----- MATERIAL FOR THE TASK -----
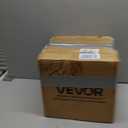 VEVOR Voltage Auto Converter Transformer, 3000VA, Heavy Duty Step Up/Down Power Transformer, 110V to 220V and 220V to 110V, with 3 US Outlets, 3 EU Outlets, LCD Display, Circuit Breaker Protection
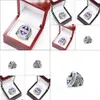 2023 Cluster Rings S 2022 Blues Style Fantasy Football Championship Rings Fl Size 8-14 Drop Delivery 2021 Jewelry Chainworldzl Dhx282v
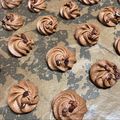 あさみ、's cooksnap of when they made チョコ好きのための簡単絞り出しクッキー.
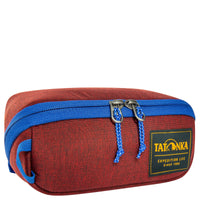 Tatonka Square Zip Pouch S - Trousse de toilette 19 cm (rouge tango)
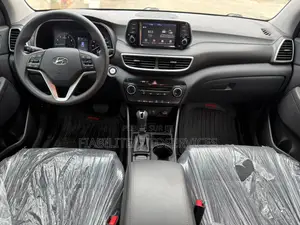 Hyundai Tucson Sport 2021 Noir Mat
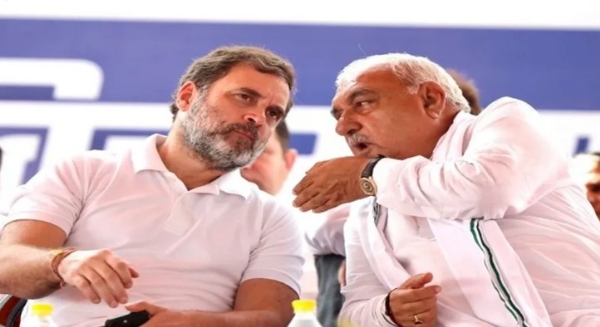 ഹരിയാന രാജ്യസഭാ തിരഞ്ഞെടുപ്പ്: ക്രോസ് വോട്ടിംഗിൽ അഞ്ചാമത്തെ എം.എൽ.എയ്ക്കും നോട്ടീസ് നൽകി കോൺഗ്രസ്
-----
# DIRECTIONS FOR THIS TASK
Copy the captions of all the records above word for word, leaving out the pictures.

# RESPONSE BELOW
 VEVOR Voltage Auto Converter Transformer, 3000VA, Heavy Duty Step Up/Down Power Transformer, 110V to 220V and 220V to 110V, with 3 US Outlets, 3 EU Outlets, LCD Display, Circuit Breaker Protection
 2023 Cluster Rings S 2022 Blues Style Fantasy Football Championship Rings Fl Size 8-14 Drop Delivery 2021 Jewelry Chainworldzl Dhx282v
 あさみ、's cooksnap of when they made チョコ好きのための簡単絞り出しクッキー.
 Tatonka Square Zip Pouch S - Trousse de toilette 19 cm (rouge tango)
 Hyundai Tucson Sport 2021 Noir Mat
 ഹരിയാന രാജ്യസഭാ തിരഞ്ഞെടുപ്പ്: ക്രോസ് വോട്ടിംഗിൽ അഞ്ചാമത്തെ എം.എൽ.എയ്ക്കും നോട്ടീസ് നൽകി കോൺഗ്രസ്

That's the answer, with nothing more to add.